Work to do: Copy out the material from the line that has "If you compare" through the end, keeping every line in full. Raise each coordinate and distance in the answers by 104.

Materials provided:
■ ■ ■ ■

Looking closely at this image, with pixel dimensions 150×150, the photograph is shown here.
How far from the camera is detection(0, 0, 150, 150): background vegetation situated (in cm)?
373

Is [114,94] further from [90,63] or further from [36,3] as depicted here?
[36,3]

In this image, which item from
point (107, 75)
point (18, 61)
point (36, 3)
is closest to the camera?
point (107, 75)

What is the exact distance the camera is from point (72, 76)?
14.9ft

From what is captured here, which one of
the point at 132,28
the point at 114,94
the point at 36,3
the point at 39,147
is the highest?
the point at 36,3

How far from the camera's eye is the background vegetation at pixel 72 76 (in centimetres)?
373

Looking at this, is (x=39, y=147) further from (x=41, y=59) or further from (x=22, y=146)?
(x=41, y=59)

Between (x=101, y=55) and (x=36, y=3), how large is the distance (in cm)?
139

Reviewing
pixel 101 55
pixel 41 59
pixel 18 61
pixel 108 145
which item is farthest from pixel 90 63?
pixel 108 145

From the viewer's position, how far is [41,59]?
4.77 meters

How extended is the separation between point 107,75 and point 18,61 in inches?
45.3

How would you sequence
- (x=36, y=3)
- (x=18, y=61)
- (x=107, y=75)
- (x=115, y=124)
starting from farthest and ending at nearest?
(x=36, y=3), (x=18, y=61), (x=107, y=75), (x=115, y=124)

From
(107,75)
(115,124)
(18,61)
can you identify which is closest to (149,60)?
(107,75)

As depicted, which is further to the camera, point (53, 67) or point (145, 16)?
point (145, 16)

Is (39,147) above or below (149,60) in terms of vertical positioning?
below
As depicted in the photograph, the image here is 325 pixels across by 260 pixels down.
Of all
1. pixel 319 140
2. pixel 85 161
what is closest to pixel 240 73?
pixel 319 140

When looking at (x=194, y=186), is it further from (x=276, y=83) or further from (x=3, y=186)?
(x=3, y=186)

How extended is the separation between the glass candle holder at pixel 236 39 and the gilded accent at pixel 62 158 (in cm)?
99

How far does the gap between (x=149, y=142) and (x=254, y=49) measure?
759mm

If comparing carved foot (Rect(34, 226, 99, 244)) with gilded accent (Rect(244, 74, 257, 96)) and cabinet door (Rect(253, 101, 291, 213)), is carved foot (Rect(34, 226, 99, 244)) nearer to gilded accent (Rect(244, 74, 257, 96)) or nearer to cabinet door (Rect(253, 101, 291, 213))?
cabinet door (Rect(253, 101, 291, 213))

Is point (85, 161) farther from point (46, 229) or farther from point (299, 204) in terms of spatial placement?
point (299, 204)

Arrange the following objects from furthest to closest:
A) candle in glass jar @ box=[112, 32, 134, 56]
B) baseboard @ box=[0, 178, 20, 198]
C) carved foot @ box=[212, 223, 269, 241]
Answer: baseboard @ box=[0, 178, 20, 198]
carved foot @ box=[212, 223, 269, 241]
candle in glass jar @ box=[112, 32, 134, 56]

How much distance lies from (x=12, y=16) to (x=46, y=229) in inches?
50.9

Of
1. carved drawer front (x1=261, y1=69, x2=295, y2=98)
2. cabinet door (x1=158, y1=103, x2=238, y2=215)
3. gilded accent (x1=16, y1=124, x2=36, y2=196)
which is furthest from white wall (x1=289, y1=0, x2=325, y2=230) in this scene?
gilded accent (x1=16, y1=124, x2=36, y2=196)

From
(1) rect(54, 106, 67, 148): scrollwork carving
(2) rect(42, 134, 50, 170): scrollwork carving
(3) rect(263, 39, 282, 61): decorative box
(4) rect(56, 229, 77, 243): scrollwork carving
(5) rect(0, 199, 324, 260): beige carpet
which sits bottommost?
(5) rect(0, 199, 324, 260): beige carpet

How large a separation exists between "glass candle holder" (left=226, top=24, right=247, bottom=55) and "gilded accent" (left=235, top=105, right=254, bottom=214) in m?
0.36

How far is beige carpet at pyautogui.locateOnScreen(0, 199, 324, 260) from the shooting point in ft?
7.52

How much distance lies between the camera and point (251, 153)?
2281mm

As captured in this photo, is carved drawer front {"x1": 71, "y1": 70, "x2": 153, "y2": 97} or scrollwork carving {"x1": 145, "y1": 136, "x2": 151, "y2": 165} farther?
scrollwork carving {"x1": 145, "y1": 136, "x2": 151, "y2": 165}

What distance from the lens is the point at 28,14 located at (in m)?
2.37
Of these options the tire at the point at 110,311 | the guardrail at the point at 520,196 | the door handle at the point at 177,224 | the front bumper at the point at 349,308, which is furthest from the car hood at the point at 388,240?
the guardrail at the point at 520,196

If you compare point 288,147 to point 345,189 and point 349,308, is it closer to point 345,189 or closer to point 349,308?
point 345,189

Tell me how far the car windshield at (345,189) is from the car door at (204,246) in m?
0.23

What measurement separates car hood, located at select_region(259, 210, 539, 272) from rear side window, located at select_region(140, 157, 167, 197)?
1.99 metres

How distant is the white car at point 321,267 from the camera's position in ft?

■ ■ ■ ■

Worked solution:
If you compare point 288,147 to point 345,189 and point 349,308, is it closer to point 345,189 or closer to point 349,308?
point 449,293

Tell me how far the car windshield at (345,189) is from the car door at (204,246) in m?
104.23

What measurement separates car hood, located at select_region(259, 210, 539, 272) from rear side window, located at select_region(140, 157, 167, 197)?
105.99 metres

How distant is the white car at point 321,267 from the camera's position in ft?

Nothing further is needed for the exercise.